India: HRC-rebar spread narrows to 4-month low in Mar24; short term looks range-bound

  • Production cuts keep rebar prices supported
  • HRCs feel poll pressures as infra goes cold
  • Will demand, prices see upturn post-elections?

Morning Brief: March, 2024 saw the spread between benchmarked hot rolled coils (HRCs) and blast furnace-route rebar narrowing to a four-month low of INR 700/t ($8/t), reveals data maintained with BigMint. The gap tightened further m-o-m mainly on account of the slight resilience shown by rebars which actually gained by INR 300/t ($4/t) while HRCs eroded by a sharp INR 1,100/t ($13/t).

Trade-level HRCs, ex-Mumbai, fell to INR 52,800/t ($633/t) against INR 53,900/t ($645/t) in February. On the other hand, the benchmark blast furnace (BF)-route rebar, ex-Mumbai, rose m-o-m to INR 52,100/t ($625/t) from INR 51,800/t ($621/t). In rebar, the continuous fall since October 2023 was arrested in March, whereas HRCs have been seeing an unabated fall since the last six months, buffeted by excess supply, and dull home and away demand.

Factors that further narrowed the spread

Rebar

Production cuts support prices: As already mentioned, the spread narrowed mainly because rebars were able to arrest their price fall last month. This happened on the back of the production cuts of 80,000-100,000 t effected by tier-1 mills in February. Longs producers, saddled with an 8% increase in inventory in January, had no choice but to cut production in February to regain the supply demand balance. The formula worked in March. Rebar inventories with tier-1 mills hit a three-month low of around 500,000 t in early-March. The production cuts were forced by the lack of demand in an election year that is characterised by tight liquidity in the market and slowdown in announcements of new projects. The fall in inventory supported rebar prices.

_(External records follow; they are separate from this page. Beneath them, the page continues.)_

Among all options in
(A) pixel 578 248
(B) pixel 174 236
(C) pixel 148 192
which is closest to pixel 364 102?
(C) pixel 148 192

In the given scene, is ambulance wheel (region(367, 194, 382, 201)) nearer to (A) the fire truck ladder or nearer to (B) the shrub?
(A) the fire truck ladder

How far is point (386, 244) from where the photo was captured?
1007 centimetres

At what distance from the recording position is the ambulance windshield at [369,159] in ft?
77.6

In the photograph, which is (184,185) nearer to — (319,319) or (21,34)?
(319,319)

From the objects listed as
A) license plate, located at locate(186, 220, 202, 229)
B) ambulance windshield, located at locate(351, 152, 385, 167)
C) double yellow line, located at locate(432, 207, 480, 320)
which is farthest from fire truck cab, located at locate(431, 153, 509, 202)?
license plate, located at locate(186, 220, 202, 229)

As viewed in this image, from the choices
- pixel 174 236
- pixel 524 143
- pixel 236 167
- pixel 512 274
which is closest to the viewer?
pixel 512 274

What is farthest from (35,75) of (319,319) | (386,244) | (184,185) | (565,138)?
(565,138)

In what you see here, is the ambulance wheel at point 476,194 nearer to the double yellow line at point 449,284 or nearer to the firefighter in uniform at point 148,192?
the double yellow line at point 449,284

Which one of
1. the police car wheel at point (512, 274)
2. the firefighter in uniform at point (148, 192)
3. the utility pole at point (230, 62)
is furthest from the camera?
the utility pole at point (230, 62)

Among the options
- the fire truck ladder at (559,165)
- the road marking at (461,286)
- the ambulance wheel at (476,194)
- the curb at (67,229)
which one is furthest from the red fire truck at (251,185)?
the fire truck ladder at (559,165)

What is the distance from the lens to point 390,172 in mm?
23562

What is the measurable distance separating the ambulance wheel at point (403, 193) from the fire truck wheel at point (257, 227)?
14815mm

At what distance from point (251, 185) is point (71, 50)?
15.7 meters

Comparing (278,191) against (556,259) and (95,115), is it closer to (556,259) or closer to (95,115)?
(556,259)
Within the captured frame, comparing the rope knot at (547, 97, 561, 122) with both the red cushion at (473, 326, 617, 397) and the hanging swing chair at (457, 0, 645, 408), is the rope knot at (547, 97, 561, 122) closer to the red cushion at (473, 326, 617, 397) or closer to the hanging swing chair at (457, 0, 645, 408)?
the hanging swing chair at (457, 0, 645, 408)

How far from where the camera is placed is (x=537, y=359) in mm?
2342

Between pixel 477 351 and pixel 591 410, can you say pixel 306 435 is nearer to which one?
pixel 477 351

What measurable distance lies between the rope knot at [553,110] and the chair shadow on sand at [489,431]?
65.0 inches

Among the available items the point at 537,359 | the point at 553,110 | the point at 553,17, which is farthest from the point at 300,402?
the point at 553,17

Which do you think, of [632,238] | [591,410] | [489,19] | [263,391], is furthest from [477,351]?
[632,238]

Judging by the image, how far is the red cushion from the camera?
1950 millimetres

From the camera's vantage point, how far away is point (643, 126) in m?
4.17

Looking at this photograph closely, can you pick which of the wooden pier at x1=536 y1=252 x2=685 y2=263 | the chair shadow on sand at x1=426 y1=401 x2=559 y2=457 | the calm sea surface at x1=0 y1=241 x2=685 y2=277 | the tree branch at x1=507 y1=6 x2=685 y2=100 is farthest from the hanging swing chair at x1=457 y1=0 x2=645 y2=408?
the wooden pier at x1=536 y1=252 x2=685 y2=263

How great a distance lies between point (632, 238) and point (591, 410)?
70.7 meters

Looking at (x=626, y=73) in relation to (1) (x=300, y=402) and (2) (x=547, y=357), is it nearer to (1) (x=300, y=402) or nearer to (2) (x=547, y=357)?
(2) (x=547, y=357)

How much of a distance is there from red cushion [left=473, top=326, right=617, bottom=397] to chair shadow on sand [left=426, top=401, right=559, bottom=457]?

IF rebar prices rise marginally amid sales uptick: The induction furnace mills, which command 65-70% of the market, saw a mixed trend last month. Mills held some amount of orders in hand ahead of the year-end which saw deals happening in patches throughout last month. This allowed the IFs to raise prices slightly from around INR 48,200/t (ex-Mumbai) ($578/t) in February to nearly INR 49,300/t ($591/t) in March. Since IFs command the lion’s share of the market, any price movement also influences tier-1 rebar.

HRCs

Excess capacity in the face of dull demand: Imports of bulk HRCs and plates dropped off to around 213,000 t in March against 465,000 t in February. But domestic supply was up by an additional 60,000 t from NMDC and 160,000 t from JSPL.

Pre-election liquidity crunch: That apart, the year-end blues and pre-election caution caught up with flats. Lack of demand along with liquidity crunch ensured lack of buying. The infrastructure segment, which has been at the forefront of all demand-driving sectors, has gone cold ahead of the polls, hitting HRCs hard.

Export offers fall further m-o-m: The BigMint India HRC export index fell further by $14/t m-o-m in March to $583/t in a dull exports market. The Middle East (ME) was quiet with the onset of Ramadan. Only a single 20,000 t parcel, sealed at $625/t, was seen headed for ME. Vietnam preferred to buy from the Chinese at rock-bottom prices. Only around 14,000 t of cold rolled coils found takers in the European Union.

Outlook

The short term is likely to remain unchanged because of the upcoming elections which will be held over 19 April-1 June, 2024 in seven phases. The market may remain slow in this period, post-which the rainy season will set. However, an upturn in demand and prices is likely post-elections.